Your most recent work is as one of the editors of the anthology Defying Doomsday, from Twelfth Planet Press. This anthology focuses specifically on characters with disabilities and/or chronic illness and how they would cope/survive in an apocalypse. Are there any specific issues which you saw in submitted stories (or have read in other works) that you feel need to be addressed in terms of how disability and chronic illnesses are dealt with in fiction (and specifically speculative fiction)?
There were a lot of stories that made it into our slush that contained exactly the tropes we were trying to avoid for Defying Doomsday (plus some fresh horrors we hadn’t even thought of). The most commonly occurring ones were the magical disabled person trope and its cousin the disability as superpower trope. We absolutely did not want stories where the characters’ disabilities magically made them immune to the apocalypse or gave them superpowers for overcoming the apocalypse with. Those sorts of stories were not the kind we wanted to showcase because we wanted a strong focus on realistic disability representation, even if the settings were otherwise fantastical. We wanted to show that our disabled and/or chronically ill characters had valid stories to tell even if they didn’t get superpowers as compensation.
The other kind of story we definitely wanted to avoid was the magical cure narrative, but we didn’t get many of those, probably because we explicitly mentioned it in our submission guidelines.
Defying Doomsday was a project which was funded via a Pozible campaign. How was the experience of running the campaign? Do you have any tips for people who are looking to crowdfund their own projects?
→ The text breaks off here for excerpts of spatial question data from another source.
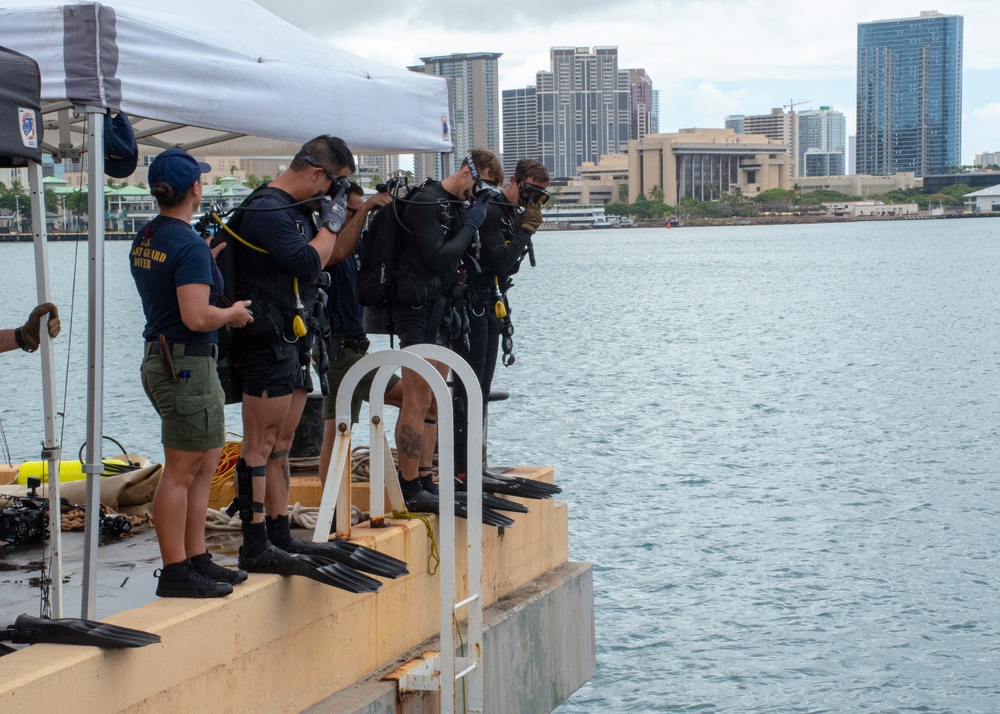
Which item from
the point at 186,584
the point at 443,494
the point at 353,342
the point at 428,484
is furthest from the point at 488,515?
the point at 186,584

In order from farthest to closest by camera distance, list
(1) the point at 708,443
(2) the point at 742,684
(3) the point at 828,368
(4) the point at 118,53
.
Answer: (3) the point at 828,368 < (1) the point at 708,443 < (2) the point at 742,684 < (4) the point at 118,53

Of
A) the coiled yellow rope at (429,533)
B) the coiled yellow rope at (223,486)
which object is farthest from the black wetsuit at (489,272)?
the coiled yellow rope at (223,486)

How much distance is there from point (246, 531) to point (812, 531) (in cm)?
1526

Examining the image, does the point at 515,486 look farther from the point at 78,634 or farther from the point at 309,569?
the point at 78,634

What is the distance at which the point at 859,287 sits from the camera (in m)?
83.6

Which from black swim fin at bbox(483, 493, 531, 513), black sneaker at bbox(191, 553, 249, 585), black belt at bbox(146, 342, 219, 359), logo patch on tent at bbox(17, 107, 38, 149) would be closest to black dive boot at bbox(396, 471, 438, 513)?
black swim fin at bbox(483, 493, 531, 513)

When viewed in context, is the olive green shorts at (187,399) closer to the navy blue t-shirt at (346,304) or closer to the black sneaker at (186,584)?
the black sneaker at (186,584)

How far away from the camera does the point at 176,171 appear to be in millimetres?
4715

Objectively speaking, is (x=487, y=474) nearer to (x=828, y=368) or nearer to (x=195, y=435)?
(x=195, y=435)

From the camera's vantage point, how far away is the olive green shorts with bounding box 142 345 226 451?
15.7 feet

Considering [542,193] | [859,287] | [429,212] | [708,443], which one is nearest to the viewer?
[429,212]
The experience was, in a word, stressful. To be fair, this was mainly caused by the general anxiety of waiting for and watching the pledges come in, as well as the business of organising a lot of promo beforehand. Holly and I were lucky to be working with Alisa Krasnostein of Twelfth Planet Press who already had experience with crowdfunding campaigns. So my main piece of advice would be to work with someone who knows what they’re doing. Failing that, do a LOT of research and make sure you think your budget through carefully. For example, if everyone wants reward A, and that’s what gets your campaign funded, will you be able to afford fulfilling it?
My second piece of advice is to learn how to schedule tweets (and blog posts) so you can give yourself a small break during what will be a busy month.
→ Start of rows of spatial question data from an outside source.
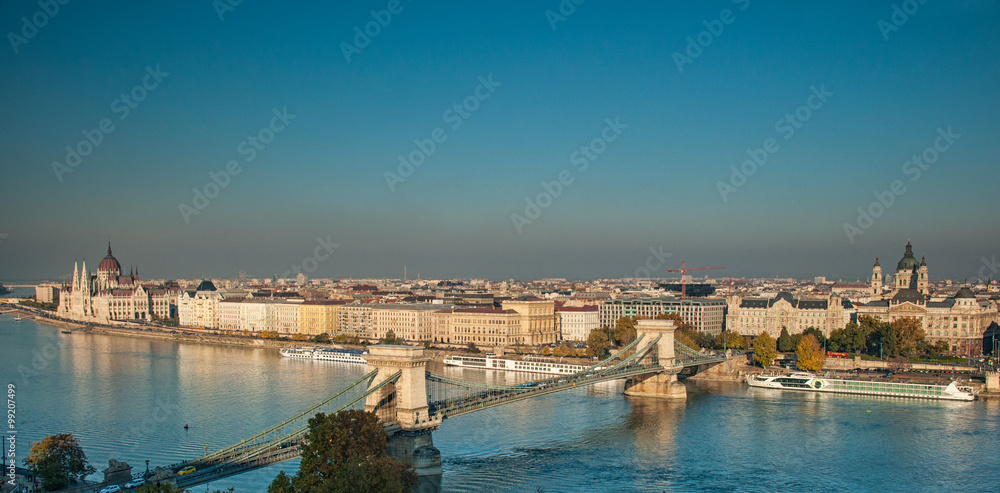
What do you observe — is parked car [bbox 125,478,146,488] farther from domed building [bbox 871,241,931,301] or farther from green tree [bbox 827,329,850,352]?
domed building [bbox 871,241,931,301]

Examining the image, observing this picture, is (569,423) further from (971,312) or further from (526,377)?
(971,312)

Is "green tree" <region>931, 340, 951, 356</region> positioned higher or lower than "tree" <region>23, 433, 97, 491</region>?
lower

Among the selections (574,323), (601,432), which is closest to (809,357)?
(601,432)

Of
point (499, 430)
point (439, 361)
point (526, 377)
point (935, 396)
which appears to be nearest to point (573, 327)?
point (439, 361)

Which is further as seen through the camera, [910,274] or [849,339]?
[910,274]

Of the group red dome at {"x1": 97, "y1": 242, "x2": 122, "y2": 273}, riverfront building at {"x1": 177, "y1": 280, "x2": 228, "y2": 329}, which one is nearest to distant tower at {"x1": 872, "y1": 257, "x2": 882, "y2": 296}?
riverfront building at {"x1": 177, "y1": 280, "x2": 228, "y2": 329}

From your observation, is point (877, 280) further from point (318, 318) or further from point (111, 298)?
point (111, 298)
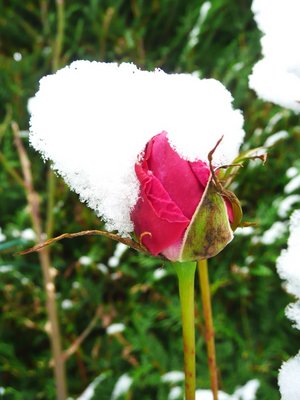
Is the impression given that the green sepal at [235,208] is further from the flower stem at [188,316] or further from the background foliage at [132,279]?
the background foliage at [132,279]

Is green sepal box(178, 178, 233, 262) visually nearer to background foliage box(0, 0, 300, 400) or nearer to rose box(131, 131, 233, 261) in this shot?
rose box(131, 131, 233, 261)

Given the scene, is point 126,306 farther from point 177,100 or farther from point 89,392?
point 177,100

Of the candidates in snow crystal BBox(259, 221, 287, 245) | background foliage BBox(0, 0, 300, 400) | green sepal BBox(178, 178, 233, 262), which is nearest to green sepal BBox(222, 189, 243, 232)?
green sepal BBox(178, 178, 233, 262)

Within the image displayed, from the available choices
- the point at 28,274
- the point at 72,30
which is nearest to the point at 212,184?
the point at 28,274

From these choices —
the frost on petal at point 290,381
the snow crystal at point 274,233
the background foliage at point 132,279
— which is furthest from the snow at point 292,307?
the snow crystal at point 274,233

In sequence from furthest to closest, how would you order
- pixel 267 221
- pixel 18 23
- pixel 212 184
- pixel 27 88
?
pixel 18 23 → pixel 27 88 → pixel 267 221 → pixel 212 184

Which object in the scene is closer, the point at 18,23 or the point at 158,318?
the point at 158,318

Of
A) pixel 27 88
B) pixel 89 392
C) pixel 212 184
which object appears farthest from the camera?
pixel 27 88

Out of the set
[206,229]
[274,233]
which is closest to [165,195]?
[206,229]
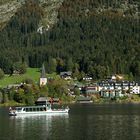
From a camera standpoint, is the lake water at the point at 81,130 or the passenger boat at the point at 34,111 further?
the passenger boat at the point at 34,111

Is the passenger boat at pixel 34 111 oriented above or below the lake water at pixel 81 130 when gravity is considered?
below

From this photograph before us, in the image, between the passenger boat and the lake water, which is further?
the passenger boat

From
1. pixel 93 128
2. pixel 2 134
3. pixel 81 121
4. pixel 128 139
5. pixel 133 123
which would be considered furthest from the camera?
pixel 81 121

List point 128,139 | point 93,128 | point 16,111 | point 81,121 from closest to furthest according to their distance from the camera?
point 128,139 → point 93,128 → point 81,121 → point 16,111

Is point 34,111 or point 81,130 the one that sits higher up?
point 81,130

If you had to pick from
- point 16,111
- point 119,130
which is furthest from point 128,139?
point 16,111

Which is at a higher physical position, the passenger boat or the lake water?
the lake water

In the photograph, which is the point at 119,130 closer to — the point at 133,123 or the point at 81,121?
the point at 133,123

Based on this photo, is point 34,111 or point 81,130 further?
point 34,111

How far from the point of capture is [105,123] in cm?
12006

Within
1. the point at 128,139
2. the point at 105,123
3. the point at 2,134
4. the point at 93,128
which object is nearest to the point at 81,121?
the point at 105,123

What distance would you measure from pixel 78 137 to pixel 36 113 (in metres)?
73.3

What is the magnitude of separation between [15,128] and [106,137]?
2751 cm

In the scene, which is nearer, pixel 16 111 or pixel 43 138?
pixel 43 138
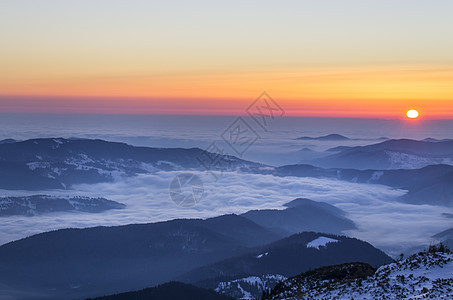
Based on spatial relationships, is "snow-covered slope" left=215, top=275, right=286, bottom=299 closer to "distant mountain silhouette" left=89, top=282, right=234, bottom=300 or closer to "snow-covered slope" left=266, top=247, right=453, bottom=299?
"distant mountain silhouette" left=89, top=282, right=234, bottom=300

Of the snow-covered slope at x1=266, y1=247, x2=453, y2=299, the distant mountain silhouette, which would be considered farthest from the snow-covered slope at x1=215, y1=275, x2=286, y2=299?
the snow-covered slope at x1=266, y1=247, x2=453, y2=299

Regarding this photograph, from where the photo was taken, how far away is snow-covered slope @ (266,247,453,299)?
166 feet

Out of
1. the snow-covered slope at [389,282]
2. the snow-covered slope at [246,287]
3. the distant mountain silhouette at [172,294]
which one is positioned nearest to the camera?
the snow-covered slope at [389,282]

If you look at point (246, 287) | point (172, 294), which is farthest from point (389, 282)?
point (246, 287)

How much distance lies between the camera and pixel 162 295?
458 feet

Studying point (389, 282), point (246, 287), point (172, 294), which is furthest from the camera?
point (246, 287)

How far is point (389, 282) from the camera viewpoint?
54.7 m

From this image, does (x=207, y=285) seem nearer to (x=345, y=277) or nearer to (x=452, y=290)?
(x=345, y=277)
Nothing concrete right now. Life has been a bit full-on this year with finishing my PhD, the launch of Defying Doomsday and moving countries 1.5 times (spending three months in Australia in between counts as a half). Once I get settled into my new home and job, I expect I’ll have a bit more time and brain-space to think about the several short story ideas that have flitted through my mind while I’ve been too busy (or too panicked) to write. Those take top priority, followed by starting to think about other potential anthologies.
What Australian work have you loved recently?
The Lifespan of Starlight and its sequel Split Infinity by Thalia Kalkipsakis. This was a new-to-me author that I tried after the cover of the first book caught my eye in Dymocks (I’m a sucker for good astronomical cover art). It turned out to be an excellent YA series about a dystopian future, and that’s before you bring time travel into the mix.
Going back a bit further, I also loved The Fall of the Dagger by Glenda Larke, the concluding volume of her Forsaken Lands Trilogy. I highly recommend the entire trilogy to anyone who enjoys fantasy, and especially anyone looking for a more unusual setting for their fantasy. (The same can be said for most of Larke’s books, so go read them all!)
Which author (living or dead) would you most like to sit next to on a long plane trip and why?
This is a tricky question. I think I’d rather just have three or four seats to myself and read or try to sleep. No one’s at their best after fourteen hours in a confined space ten kilometres above the ground/ocean.
And then there’s the problem of having learnt a bit too much about some of my favourite deceased writers. For example, I’d theoretically love to meet Isaac Asimov… but probably not in the context of being trapped next to him on a plane, alas.
If I had to pick an author to sit next to on a plane, I think I’d have to choose an author-friend. Either someone I already know in real life, or an Internet acquaintance/friend that seems cool.